* DOCUMENT

Si L'INVASION DES MORTS-VIVANTS est produit en même temps que LA FEMME REPTILE, il ne sera pas distribué avec ce film dans les salles. Aux Etats-Unis comme en Grande Bretagne, le métrage sera proposé en double programme avec DRACULA PRINCE DES TENEBRES. En Amérique, les distributeurs ont l'idée de donner à l'entrée des salles des canines aux spectateurs masculins alors que les femmes se voient offrir des yeux de zombies. En France, le film sera donc distribué sous le titre L'INVASION DES MORTS-VIVANTS à la fin de l'année 1966 mais connaîtra une petite ressortie dans le courant des années 70, histoire de profiter de l'engouement pour les films de zombies.
Metropolitan a distribué pas mal de métrages de la Hammer dans une collection dédiée à la maison de production britannique. Les suppléments sont quasiment les mêmes sur toute la collection ou presque. Ici, on retrouve donc en bonus la bande-annonce mais aussi un épisode de The World of Hammer. Une Featurette d'environ vingt cinq minutes qui présente surtout des extraits avec une voix-off peu informative narrée par Oliver Reed. Cet épisode se montre d'ailleurs comme un méchant fourre-tout puisque si l'on retrouve les zombies de L'INVASION DES MORTS-VIVANTS, on peut aussi y redécouvrir des métrages aussi divers que LA NUIT DU LOUP-GAROU, LE FASCINANT CAPITAINE CLEGG ou encore LA MOMIE SANGLANTE. Du côté de l'Allemagne, EMS avait fait un peu mieux puisque l'éditeur proposait une interview de James Bernard, le compositeur de la Hammer, des galeries de photos, la bande dessinée ou encore plusieurs bandes-annonces. Consolons nous tout de même avec cette édition française, certes moins complète mais proposant une traduction française du film et un petit prix.
En ce qui concerne l'image du film, elle est présentée dans un format 1.77 en 16/9. A l'écran, le rendu n'est peut être pas ce que l'on a vu de meilleur en terme de définition mais le résultat se montre des plus agréables. L'image prend une pâtine très cinéma que ce soit en terme de couleurs ou bien avec un grain très léger. Pour le son, pas de miracle, les deux pistes proposées sont en mono d'origine. On a alors le choix entre la version originale sous-titrée ou bien un doublage français. Les deux remplissent sans véritable défaut leur office.

* DONNÉES FOURNIES
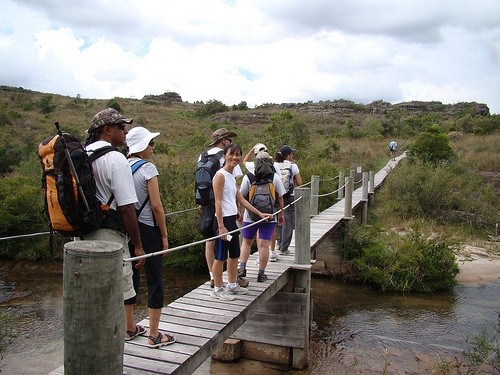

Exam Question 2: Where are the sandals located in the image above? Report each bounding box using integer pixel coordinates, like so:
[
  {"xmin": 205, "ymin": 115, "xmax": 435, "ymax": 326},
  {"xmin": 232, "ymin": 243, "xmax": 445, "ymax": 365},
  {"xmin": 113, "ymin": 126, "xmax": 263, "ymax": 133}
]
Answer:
[
  {"xmin": 124, "ymin": 325, "xmax": 147, "ymax": 340},
  {"xmin": 146, "ymin": 332, "xmax": 176, "ymax": 347}
]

* À FAIRE
- 1) Répondez aux questions suivantes d'après le document.
(a) Avec quel film L'Invasion des morts-vivants a-t-il été proposé en double programme aux États-Unis et en Grande-Bretagne ?
(b) Qui narre la voix-off de l'épisode de The World of Hammer proposé en bonus ?
(c) Dans quel format l'image du film est-elle présentée ?
- 2) Recopiez fidèlement le passage du document qui commence à « Si L'INVASION DES » et se termine à « films de zombies. ».

* RÉPONSES PAR CONSIGNE
- 1)
(a) Dracula, prince des ténèbres.
(b) Oliver Reed.
(c) Au format 1.77 en 16/9.

- 2)
Si L'INVASION DES MORTS-VIVANTS est produit en même temps que LA FEMME REPTILE, il ne sera pas distribué avec ce film dans les salles. Aux Etats-Unis comme en Grande Bretagne, le métrage sera proposé en double programme avec DRACULA PRINCE DES TENEBRES. En Amérique, les distributeurs ont l'idée de donner à l'entrée des salles des canines aux spectateurs masculins alors que les femmes se voient offrir des yeux de zombies. En France, le film sera donc distribué sous le titre L'INVASION DES MORTS-VIVANTS à la fin de l'année 1966 mais connaîtra une petite ressortie dans le courant des années 70, histoire de profiter de l'engouement pour les films de zombies.